## Dataset entries
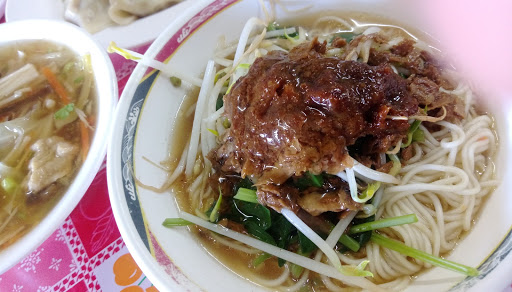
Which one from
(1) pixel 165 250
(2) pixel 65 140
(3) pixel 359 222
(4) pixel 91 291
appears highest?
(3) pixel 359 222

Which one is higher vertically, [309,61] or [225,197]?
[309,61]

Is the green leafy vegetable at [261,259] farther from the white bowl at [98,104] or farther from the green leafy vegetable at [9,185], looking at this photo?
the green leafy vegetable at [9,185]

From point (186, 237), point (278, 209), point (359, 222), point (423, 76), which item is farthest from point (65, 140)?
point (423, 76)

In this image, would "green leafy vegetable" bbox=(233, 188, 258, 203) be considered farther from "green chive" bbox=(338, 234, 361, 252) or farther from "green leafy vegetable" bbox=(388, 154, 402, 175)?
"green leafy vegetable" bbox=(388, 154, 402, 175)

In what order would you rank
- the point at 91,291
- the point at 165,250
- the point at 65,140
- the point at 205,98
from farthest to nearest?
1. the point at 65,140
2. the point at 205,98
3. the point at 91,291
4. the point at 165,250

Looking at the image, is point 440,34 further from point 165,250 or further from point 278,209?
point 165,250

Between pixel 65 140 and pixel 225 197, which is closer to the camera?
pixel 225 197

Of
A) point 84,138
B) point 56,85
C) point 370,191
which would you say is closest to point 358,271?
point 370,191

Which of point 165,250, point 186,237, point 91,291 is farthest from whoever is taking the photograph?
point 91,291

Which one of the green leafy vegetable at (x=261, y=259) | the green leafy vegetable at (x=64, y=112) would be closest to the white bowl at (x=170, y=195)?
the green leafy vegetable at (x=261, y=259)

---

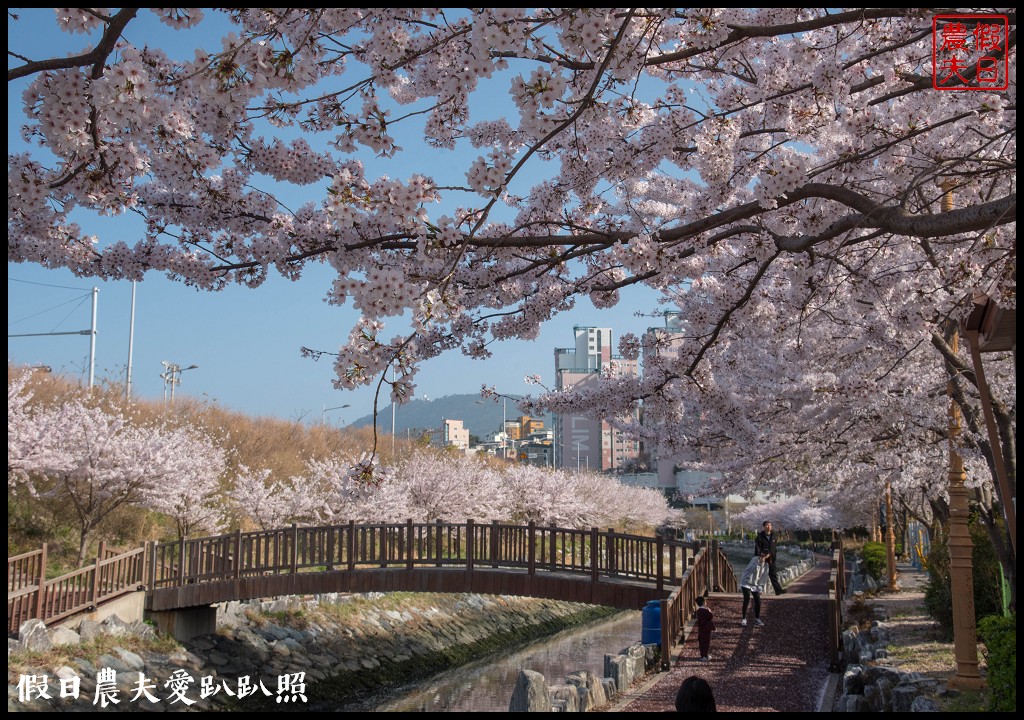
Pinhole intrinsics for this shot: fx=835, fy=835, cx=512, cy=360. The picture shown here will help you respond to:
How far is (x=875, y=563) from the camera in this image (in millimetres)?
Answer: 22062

## Written request
Please present the records from the line containing "Pinhole intrinsics for" up to and including the line containing "Answer: 22062" as a Markdown table with the columns No. and Line, numbering each row and omitting blank lines.

## Problem solution
| No. | Line |
|---|---|
| 1 | Pinhole intrinsics for this shot: fx=835, fy=835, cx=512, cy=360. The picture shown here will help you respond to: |
| 2 | How far is (x=875, y=563) from the camera in this image (in millimetres)? |
| 3 | Answer: 22062 |